TRECHO DE ORIGEM ->
OS PAGAMENTOS REALIZADOS A TÍTULO DE PLR, NO PERÍODO AUTUADO, PREENCHEM OS REQUISITOS DA LEI ESPECÍFICA
Conforme visto anteriormente, a Constituição imunizou a PLR determinando, por preceito constitucional indiscutivelmente auto-aplicável neste particular, a sua exclusão do conceito de remuneração decorrente do vínculo empregatício. De se lembrar, também, que a Corte Suprema proclamou definitivamente que, a partir do advento da MP 794/94, deu-se a implementação do preceito constitucional que desvincula a participação nos lucros da remuneração devida ao empregado.
O importante é constatar que os pagamentos feitos a esse título decorreram de lucros/resultados apresentados pela empresa. Comprovam esse fato os balanços fiscais referentes ao período de 1996 a 2003, bem como os demonstrativos de resultados pertinentes ao mesmo período, juntados aos autos do processo administrativo NFLD nº 35.132.833-5. Por isso, no relatório do sr. Auditor do INSS ficou consignado: ‘Esta fiscalização na análise dos documentos que originaram esta Notificação, não encontrou indícios de intenção dos responsáveis pela Empresa de sonegar a contribuição ora apurada’ (item 13).
Forçoso é concluir que o fisco só promoveu o lançamento da contribuição no equivocado entendimento de que a PLR deve ser paga com observância dos requisitos previstos na lei específica para fazer jus à não-incidência da contribuição previdenciária. Em nenhum momento desconsiderou a natureza jurídica dos pagamentos feitos. O fisco apenas questionou a forma de distribuição dos lucros ou resultados, no seu entender, sem estabelecer previamente ‘critérios de apuração e avaliação individual com o desempenho de seus funcionários’ como que fazendo as vezes de um agente fiscal do trabalho.
Ora, uma vez constatado que o montante pago representa rateio do lucro ou resultado, portanto, imune à tributação, não há mais interesse jurídico do INSS em questionar o critério livremente convencionado entre a Comissão de Empregados e a Empresa, com interveniência do respectivo sindicato, imiscuindo-se em seara alheia.

CONJUNTO DE DADOS ->
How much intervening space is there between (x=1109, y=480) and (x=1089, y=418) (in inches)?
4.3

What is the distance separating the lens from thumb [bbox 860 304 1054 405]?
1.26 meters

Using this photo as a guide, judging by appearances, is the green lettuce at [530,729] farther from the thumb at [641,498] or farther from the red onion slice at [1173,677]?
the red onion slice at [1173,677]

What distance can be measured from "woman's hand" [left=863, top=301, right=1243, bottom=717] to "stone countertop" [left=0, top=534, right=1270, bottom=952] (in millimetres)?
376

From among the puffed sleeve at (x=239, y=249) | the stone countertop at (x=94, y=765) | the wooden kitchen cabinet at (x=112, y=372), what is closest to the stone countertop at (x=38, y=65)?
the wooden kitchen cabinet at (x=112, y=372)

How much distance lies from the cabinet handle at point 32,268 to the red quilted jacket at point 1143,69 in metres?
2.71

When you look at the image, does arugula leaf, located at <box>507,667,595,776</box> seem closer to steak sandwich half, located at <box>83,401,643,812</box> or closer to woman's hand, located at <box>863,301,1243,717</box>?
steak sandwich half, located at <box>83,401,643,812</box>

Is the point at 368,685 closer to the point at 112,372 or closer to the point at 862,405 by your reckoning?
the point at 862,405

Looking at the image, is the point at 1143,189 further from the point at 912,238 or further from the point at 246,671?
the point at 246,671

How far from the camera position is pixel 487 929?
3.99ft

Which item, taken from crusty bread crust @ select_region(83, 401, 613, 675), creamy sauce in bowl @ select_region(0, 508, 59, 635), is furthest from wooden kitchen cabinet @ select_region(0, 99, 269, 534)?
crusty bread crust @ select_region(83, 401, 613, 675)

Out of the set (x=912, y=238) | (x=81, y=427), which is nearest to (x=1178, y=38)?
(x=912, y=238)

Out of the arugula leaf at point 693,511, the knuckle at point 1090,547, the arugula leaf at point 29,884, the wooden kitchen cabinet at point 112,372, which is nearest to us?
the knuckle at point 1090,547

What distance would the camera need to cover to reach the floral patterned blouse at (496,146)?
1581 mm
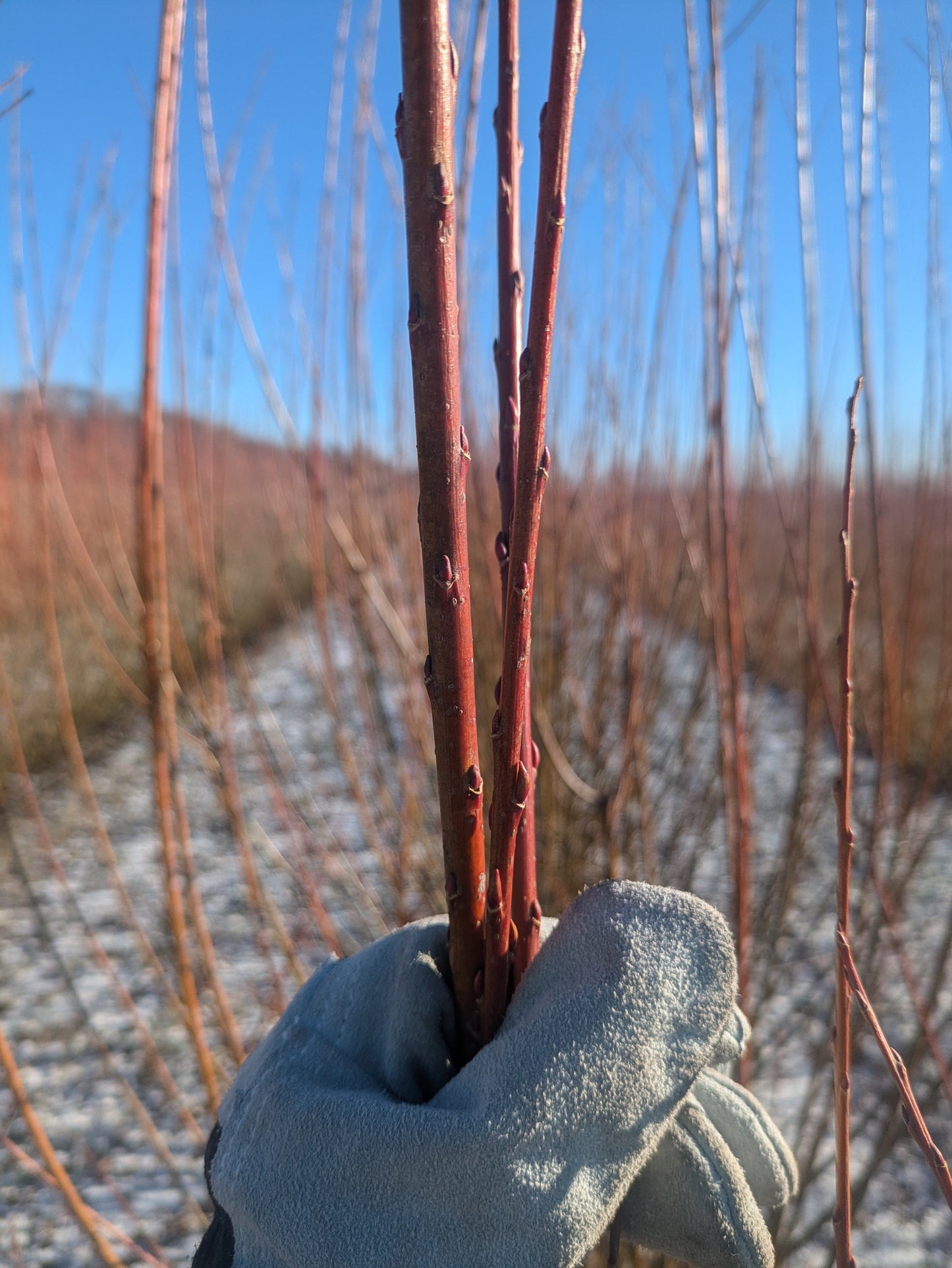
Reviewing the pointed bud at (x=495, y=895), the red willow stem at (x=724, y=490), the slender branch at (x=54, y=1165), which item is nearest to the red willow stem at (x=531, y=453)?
the pointed bud at (x=495, y=895)

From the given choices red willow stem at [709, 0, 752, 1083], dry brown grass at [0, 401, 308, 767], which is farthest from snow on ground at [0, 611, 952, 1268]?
red willow stem at [709, 0, 752, 1083]

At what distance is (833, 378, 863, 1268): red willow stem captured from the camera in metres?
0.32

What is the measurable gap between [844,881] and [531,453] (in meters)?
0.24

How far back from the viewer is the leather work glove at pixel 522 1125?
29 cm

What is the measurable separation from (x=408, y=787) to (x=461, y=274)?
0.63 m

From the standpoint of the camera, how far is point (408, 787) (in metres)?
0.98

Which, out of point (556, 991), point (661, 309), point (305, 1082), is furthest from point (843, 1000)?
point (661, 309)

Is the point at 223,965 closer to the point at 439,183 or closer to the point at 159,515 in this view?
the point at 159,515

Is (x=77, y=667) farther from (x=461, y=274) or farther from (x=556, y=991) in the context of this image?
(x=556, y=991)

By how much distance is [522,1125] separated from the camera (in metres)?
0.29

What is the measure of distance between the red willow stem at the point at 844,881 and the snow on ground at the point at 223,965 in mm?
435

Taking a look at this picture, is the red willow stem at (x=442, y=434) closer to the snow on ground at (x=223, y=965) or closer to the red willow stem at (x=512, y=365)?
the red willow stem at (x=512, y=365)

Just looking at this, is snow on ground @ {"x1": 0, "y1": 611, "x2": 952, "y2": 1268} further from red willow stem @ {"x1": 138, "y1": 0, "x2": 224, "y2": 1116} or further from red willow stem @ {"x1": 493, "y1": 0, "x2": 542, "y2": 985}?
red willow stem @ {"x1": 493, "y1": 0, "x2": 542, "y2": 985}

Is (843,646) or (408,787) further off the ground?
(843,646)
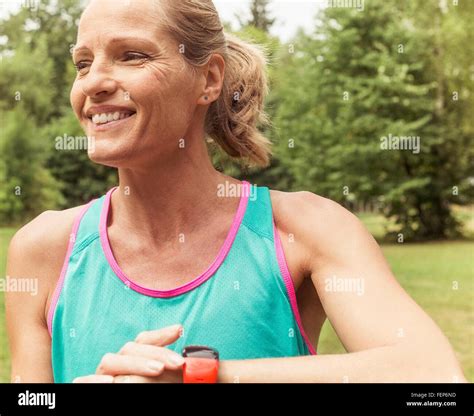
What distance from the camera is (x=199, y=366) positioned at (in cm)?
129

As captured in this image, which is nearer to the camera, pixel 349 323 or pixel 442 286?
pixel 349 323

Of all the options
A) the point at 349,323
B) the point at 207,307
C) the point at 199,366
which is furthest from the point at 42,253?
the point at 349,323

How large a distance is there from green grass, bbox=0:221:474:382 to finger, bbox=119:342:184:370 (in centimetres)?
539

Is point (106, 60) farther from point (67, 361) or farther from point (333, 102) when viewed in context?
point (333, 102)

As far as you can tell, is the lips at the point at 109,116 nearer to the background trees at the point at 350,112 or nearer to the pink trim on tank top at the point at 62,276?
the pink trim on tank top at the point at 62,276

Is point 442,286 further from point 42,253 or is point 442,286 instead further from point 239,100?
point 42,253

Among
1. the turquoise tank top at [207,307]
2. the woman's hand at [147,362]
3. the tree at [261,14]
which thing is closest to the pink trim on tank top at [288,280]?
the turquoise tank top at [207,307]

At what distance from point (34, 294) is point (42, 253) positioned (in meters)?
0.09

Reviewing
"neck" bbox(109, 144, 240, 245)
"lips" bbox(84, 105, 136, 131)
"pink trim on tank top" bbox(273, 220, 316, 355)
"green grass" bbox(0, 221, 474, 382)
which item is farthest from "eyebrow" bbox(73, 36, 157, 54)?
"green grass" bbox(0, 221, 474, 382)

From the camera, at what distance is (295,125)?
857 inches

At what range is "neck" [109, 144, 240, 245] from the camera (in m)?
1.58

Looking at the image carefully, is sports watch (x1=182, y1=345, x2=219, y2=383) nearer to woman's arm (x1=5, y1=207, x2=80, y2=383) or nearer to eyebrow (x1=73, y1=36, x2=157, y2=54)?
woman's arm (x1=5, y1=207, x2=80, y2=383)

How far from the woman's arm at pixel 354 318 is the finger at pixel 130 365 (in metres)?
0.13
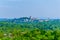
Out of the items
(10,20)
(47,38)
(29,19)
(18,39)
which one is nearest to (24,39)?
(18,39)

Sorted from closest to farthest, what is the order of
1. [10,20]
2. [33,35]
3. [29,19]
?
[33,35], [29,19], [10,20]

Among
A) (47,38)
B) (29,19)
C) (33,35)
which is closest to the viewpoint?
(47,38)

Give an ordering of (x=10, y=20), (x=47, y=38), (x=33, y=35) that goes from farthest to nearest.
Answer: (x=10, y=20) → (x=33, y=35) → (x=47, y=38)

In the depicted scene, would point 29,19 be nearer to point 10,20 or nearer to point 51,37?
point 10,20

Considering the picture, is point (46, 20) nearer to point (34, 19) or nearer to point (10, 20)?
point (34, 19)

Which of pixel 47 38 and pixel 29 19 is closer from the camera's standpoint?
pixel 47 38

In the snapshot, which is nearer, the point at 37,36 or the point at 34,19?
the point at 37,36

EXERCÍCIOS ->
**1)** Responda com base no trecho sobre a PLR:
(a) Segundo a Corte Suprema, a partir de qual medida provisória o preceito constitucional que desvincula a participação nos lucros da remuneração foi implementado?
(b) A que período se referem os balanços fiscais juntados aos autos?
(c) Entre quais partes o critério de distribuição foi convencionado, e com a interveniência de quem?
**2)** Passe para o inglês esta frase do trecho sobre a PLR: "O importante é constatar que os pagamentos feitos a esse título decorreram de lucros/resultados apresentados pela empresa."
**3)** Dê continuidade ao trecho sobre a PLR a partir do ponto em que ele termina.

RESULTADOS POR TAREFA ->
**1)**
(a) A MP 794/94.
(b) De 1996 a 2003.
(c) Entre a Comissão de Empregados e a Empresa, com a interveniência do respectivo sindicato.

**2)** The important thing is to note that the payments made on this basis arose from profits/results reported by the company.

**3)**
Contudo, não se furta a demonstrar o cumprimento dos requisitos da lei específica.
Todos os pagamentos a título de PLR, abrangidos pela autuação, preenchem os requisitos estabelecidos pela Lei nº 10.101/00, não bastasse a imunidade tributária antes examinada.
De fato, a empresa apurou os valores a serem pagos a cada empregado mediante análise dos demonstrativos de resultado de cada período, bem como do exame das Fichas de Gestão de Desempenho por Competência e Resultado, constatadas pelo fisco. O ‘Programa de Gestão de Desempenho por Competência e Resultados’ contém três partes. Na Parte I, denominada ‘Competências Gerenciais’, avaliam-se critérios de capacidade estratégica, de liderança, habilidade de integração, inovação e outros, com comentários do colaborador avaliado. Na Parte II, referente à avaliação de ‘Resultados’, são considerados critérios objetivos a serem atingidos pelo colaborador, levando em conta a estrutura de custos, a performance industrial, e a ‘competitive manufactoring management’, onde consta, também, a manifestação do superior hierárquico do colaborador avaliado, bem como a análise final dos resultados apurados nas Tabelas I e II, estabelecendo pontuação com base na Tabela III, para efeito de posterior fixação do percentual a ser recebido a título de PLR. E finalmente a Parte III, referente às Necessidades de Treinamento e Ações de Desenvolvimento, consiste numa espécie de feedback dado pelos superiores diretos do colaborador como meio de planejar ações de desenvolvimento profissional.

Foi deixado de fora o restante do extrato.